## 閱讀文本
+===+

成長的變奏 東冬‧(陳盛煊)
我的不幸,就在於我無法消滅我心中的愛和我心中的悲憫。……曉風…..
雖然夏天剛過,冬意却已開始在吳興街的每一個街角飄蕩,日子就像是那首好美的歌,却帶著幾分傷感;日出、日落,日落、日出,花開花謝,春去秋來。年輕的心靈啊!你可曾數算,那些悄然消逝的日子?
可不是嗎?那些日子,當我們獨步在一九一巷底的長堤………。不,他已不再是長堤了,「長堤」是好久好久以前我為它取的名字。自從大排水溝開始興建,它便被鏟平了。然而在我的心底,它好似一個世紀那麼遙遠,陪伴著我度過最天真的年日。
是的,我也曾在這種初秋的寒夜,沉浸在那種濃得化不開的寂靜裡,拇山下歡笑的歌和悲泣,就這般數著算著,一個星夜就此覺得豐滿。
然而,當你長大到足夠嘗出什麼是哀,什麼是愁。你就再也不能呢喃冬夜的洒脫,不再是雀躍的新綠,長笑秋的嫣紅。
你說:那是為什麼呢?
不為什麼的,只因為那無情的「成熟」,已悄悄地帶走了稚氣的心靈,因此便不再擁有太多的「自我」,不再為情緒鬧上一個星期的不寧。
那天夜哩,好大好大的月兒下,柔和的夜光正照著你童稚未冺的臉頰,你說;你好喜愛孤獨,你不習慣於許多人在一起的生活。又說;參加了兩三次郊遊回來,仍是洗不去深處的積鬱,任何歡樂的回憶也化不開秋夜的愁緒。

+===+

## 資料內容
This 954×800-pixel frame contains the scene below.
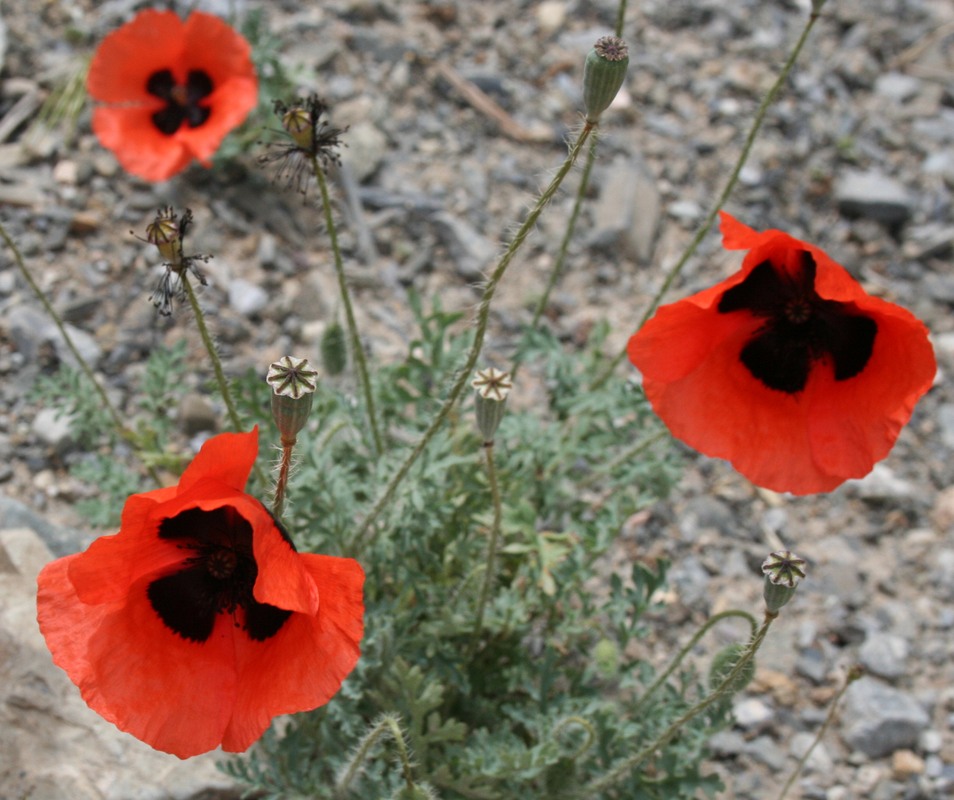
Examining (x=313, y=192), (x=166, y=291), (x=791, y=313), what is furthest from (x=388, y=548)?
(x=313, y=192)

+===+

## 執行任務
a - 請將閱讀文本中「不為什麼的,只因為那無情的「成熟」,已悄悄地帶走了稚氣的心靈,因此便不再擁有太多的「自我」,不再為情緒鬧上一個星期的不寧。」一句譯為英文。
b - 自閱讀文本中含有「是的,我也曾在這種初秋的寒夜」的字句起照錄原文,至「再為情緒鬧上一個星期的不寧。」一語結束後停止。
上列資料與閱讀文本並無關聯。

## 參考答案
a - For no reason at all; it is only that merciless "maturity" has quietly carried away the childlike heart, so that one no longer possesses so much of a "self," and no longer spends a whole week in turmoil over one's moods.

b -
是的,我也曾在這種初秋的寒夜,沉浸在那種濃得化不開的寂靜裡,拇山下歡笑的歌和悲泣,就這般數著算著,一個星夜就此覺得豐滿。
然而,當你長大到足夠嘗出什麼是哀,什麼是愁。你就再也不能呢喃冬夜的洒脫,不再是雀躍的新綠,長笑秋的嫣紅。
你說:那是為什麼呢?
不為什麼的,只因為那無情的「成熟」,已悄悄地帶走了稚氣的心靈,因此便不再擁有太多的「自我」,不再為情緒鬧上一個星期的不寧。